**WHAT YOU NEED TO DO**
Copy the data verbatim, starting at the line containing "Which is closer" and stopping after the final line of the data.

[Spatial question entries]
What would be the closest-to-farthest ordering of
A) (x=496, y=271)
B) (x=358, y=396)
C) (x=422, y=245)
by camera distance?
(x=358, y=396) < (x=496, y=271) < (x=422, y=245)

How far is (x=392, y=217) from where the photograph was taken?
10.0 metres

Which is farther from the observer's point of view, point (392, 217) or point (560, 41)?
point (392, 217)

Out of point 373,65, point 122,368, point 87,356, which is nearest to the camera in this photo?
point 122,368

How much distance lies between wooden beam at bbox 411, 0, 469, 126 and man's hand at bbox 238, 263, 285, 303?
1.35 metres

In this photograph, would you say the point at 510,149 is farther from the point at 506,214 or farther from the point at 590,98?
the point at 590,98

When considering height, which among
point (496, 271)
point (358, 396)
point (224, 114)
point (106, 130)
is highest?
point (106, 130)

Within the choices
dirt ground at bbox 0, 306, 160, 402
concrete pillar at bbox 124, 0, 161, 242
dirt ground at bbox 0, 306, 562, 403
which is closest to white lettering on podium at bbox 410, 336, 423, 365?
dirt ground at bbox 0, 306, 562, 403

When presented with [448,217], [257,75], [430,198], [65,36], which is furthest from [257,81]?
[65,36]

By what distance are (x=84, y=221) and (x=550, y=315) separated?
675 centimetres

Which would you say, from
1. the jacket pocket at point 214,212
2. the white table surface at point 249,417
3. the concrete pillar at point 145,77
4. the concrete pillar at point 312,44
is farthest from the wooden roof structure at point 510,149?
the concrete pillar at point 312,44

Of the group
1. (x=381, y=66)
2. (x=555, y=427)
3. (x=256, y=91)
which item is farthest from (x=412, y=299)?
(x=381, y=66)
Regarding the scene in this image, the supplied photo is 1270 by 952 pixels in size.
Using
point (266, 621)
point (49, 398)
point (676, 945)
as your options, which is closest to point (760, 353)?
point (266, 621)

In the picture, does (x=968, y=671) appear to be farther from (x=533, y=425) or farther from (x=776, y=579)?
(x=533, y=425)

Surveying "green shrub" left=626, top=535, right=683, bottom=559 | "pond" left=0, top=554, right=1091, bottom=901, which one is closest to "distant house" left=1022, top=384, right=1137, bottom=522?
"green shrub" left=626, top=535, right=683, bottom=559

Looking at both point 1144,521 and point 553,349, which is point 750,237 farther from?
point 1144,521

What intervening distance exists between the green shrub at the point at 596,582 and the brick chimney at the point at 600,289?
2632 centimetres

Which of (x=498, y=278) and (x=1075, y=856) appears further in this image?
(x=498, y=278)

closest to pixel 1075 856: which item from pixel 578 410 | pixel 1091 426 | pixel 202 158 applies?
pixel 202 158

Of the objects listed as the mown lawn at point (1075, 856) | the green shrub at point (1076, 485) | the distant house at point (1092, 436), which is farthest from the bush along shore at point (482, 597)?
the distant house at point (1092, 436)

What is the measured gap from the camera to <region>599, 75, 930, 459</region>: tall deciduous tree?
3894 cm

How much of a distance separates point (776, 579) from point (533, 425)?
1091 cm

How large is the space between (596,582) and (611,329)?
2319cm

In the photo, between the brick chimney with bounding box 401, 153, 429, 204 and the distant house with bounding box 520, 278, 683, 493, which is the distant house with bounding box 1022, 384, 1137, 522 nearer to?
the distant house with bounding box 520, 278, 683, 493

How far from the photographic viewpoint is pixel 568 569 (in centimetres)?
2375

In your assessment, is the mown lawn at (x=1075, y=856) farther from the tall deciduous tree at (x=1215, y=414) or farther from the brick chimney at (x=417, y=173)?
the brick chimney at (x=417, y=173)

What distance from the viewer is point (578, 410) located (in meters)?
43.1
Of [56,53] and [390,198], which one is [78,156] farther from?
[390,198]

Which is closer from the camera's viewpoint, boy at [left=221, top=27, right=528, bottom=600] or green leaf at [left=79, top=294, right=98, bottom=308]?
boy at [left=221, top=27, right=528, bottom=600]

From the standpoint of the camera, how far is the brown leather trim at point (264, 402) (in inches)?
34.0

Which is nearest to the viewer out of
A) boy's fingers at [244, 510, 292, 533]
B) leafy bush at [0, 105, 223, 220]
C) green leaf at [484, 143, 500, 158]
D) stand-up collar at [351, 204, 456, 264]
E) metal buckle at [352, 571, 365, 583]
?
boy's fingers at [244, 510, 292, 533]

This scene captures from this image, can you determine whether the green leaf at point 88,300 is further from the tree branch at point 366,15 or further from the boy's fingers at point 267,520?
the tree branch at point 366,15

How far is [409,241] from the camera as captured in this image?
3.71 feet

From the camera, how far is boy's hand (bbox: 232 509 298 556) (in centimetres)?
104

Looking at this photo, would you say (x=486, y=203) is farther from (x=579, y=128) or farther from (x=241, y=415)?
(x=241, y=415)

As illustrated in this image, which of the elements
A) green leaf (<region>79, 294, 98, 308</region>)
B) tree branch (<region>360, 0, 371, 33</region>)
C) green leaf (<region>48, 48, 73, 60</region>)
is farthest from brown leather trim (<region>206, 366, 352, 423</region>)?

**SOLVED PROBLEM**
Which is closer from the camera's viewpoint, boy at [left=221, top=27, right=528, bottom=600] or green leaf at [left=79, top=294, right=98, bottom=308]?
boy at [left=221, top=27, right=528, bottom=600]

From the standpoint of the camera, how far is the brown leather trim at point (264, 402) (in inches)?
34.0

Which is nearest to the viewer out of
A) boy's fingers at [244, 510, 292, 533]
B) leafy bush at [0, 105, 223, 220]
C) green leaf at [484, 143, 500, 158]
D) stand-up collar at [351, 204, 456, 264]
E) metal buckle at [352, 571, 365, 583]
?
boy's fingers at [244, 510, 292, 533]

This scene captures from this image, can you determine whether the green leaf at point 88,300 is further from the tree branch at point 366,15 or further from the boy's fingers at point 267,520?
the tree branch at point 366,15

How far is [409,241] from the camera as captured in this image?
3.71 feet

From the camera, how far is boy's hand (bbox: 232 509 298 556) (in centimetres)?
104

Looking at this photo, would you say (x=486, y=203) is farther from (x=579, y=128) or farther from (x=241, y=415)?
(x=241, y=415)

As illustrated in this image, which of the elements
A) green leaf (<region>79, 294, 98, 308</region>)
B) tree branch (<region>360, 0, 371, 33</region>)
C) green leaf (<region>48, 48, 73, 60</region>)
is farthest from brown leather trim (<region>206, 366, 352, 423</region>)?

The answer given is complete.